More commonly known under the prescription name as valium, benzodiazepines are a class of psycho-active drugs that have been found to treat a variety of symptoms including anxiety, insomnia, asthma, muscle spasms and seizures, alcohol withdrawal, and as a premedication. Structurally, the fusion of a benzene ring and a diazepine ring contribute to the formation of a benzodiazepine. Variances in formations of the drug can be identified by the side-chains attached to the central structure. The overall orientation of these side-chains in a benzodiazepine structure contribute to the highly selective interactions observed with the GABAₐ neurotransmitter. With consideration of the many pathways that form the many types of benzodiazepines, it is understood that some of the structural interactions with the GABAₐ receptor may yield desirable results, such as anxiolytic and sedative pharmacological properties.
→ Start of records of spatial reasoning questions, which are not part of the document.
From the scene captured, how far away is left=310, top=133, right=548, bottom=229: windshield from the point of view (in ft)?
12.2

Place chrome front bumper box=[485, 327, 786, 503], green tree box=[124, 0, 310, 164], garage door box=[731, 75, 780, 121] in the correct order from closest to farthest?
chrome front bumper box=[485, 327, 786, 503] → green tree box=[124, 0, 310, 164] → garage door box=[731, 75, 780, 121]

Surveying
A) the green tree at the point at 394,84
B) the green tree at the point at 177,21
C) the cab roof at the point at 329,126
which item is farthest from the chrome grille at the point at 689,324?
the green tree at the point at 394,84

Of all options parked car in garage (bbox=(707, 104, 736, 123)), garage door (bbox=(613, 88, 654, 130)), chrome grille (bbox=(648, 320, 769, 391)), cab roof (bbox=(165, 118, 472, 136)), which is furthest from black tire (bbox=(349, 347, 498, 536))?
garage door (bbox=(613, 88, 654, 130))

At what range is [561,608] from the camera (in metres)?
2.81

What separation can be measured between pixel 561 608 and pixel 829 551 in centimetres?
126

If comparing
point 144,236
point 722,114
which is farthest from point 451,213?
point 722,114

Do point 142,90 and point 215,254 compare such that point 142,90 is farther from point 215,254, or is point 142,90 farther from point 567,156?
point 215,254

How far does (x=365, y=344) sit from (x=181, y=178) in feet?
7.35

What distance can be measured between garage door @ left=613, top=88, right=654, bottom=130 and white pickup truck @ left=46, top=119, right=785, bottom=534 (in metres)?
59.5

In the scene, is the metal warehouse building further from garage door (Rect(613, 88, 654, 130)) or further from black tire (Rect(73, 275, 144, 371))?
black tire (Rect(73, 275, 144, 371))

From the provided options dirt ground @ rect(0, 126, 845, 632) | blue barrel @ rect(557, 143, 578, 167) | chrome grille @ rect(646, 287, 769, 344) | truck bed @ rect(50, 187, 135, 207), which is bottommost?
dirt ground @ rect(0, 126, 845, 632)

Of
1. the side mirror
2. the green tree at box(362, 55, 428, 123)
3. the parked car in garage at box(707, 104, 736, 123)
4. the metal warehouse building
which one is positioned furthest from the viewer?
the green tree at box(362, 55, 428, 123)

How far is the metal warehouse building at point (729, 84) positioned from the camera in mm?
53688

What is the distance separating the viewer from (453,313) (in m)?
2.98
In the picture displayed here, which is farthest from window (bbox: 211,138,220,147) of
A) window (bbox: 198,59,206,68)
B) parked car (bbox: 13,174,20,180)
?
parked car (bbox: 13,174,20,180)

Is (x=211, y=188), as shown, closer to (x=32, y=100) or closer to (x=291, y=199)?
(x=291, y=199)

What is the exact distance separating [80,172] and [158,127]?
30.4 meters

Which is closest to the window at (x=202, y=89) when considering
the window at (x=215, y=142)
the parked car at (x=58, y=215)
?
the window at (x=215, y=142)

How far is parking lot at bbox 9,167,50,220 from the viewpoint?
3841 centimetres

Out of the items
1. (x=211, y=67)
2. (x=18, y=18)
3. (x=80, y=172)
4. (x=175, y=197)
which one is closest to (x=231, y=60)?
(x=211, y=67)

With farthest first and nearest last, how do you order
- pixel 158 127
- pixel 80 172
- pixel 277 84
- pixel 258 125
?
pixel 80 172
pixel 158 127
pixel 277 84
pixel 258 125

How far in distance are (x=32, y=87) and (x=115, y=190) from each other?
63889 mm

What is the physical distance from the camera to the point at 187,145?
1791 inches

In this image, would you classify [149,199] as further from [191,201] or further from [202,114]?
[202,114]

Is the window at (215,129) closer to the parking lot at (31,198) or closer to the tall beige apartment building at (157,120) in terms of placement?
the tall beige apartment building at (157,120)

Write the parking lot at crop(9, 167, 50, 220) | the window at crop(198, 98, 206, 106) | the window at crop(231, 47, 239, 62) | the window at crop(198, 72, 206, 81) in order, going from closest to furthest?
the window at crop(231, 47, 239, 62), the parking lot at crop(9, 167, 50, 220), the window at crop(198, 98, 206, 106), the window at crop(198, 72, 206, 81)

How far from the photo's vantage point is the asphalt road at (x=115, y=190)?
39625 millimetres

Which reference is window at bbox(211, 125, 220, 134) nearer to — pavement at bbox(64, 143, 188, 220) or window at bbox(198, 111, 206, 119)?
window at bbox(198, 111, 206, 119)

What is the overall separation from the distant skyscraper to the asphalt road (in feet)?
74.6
The Arnold Group in the Department of Chemistry & Biochemistry at UWM has allocated research towards molecules with structural similarities to benzodiazepines, in hopes of discovering a cheaper, more readily available molecule that can biochemically function like an ordinary benzodiazepine. Currently, active molecules of interest include an Xhe74 Ethyl Ester, an Xhe Carboxylic Acid, an Xhe-III-74 compound, and an HZ-166 complex as the primary standard. Differing amounts of the aforementioned compounds are injected into lab mice, and concentrations of active component are observed in different tissues over several time intervals to identify the metabolic processing of the compound throughout the body. The information provided yields not only hints of the site of biological interaction, but also clues towards the rate and order at which the compound is being metabolized. In conclusion, our current and future research aims to provide further insight to our understanding of different benzodiazepines, and how structural changes to these molecules can impede or enhance a variety of known and unknown biochemical functions within our body. It is of our best interest to continue to identify the unknown possibilities yet to be discovered regarding the structural conformation of these molecules, and to utilize their unique selectivity to develop a novel therapeutic to improve the lives of others.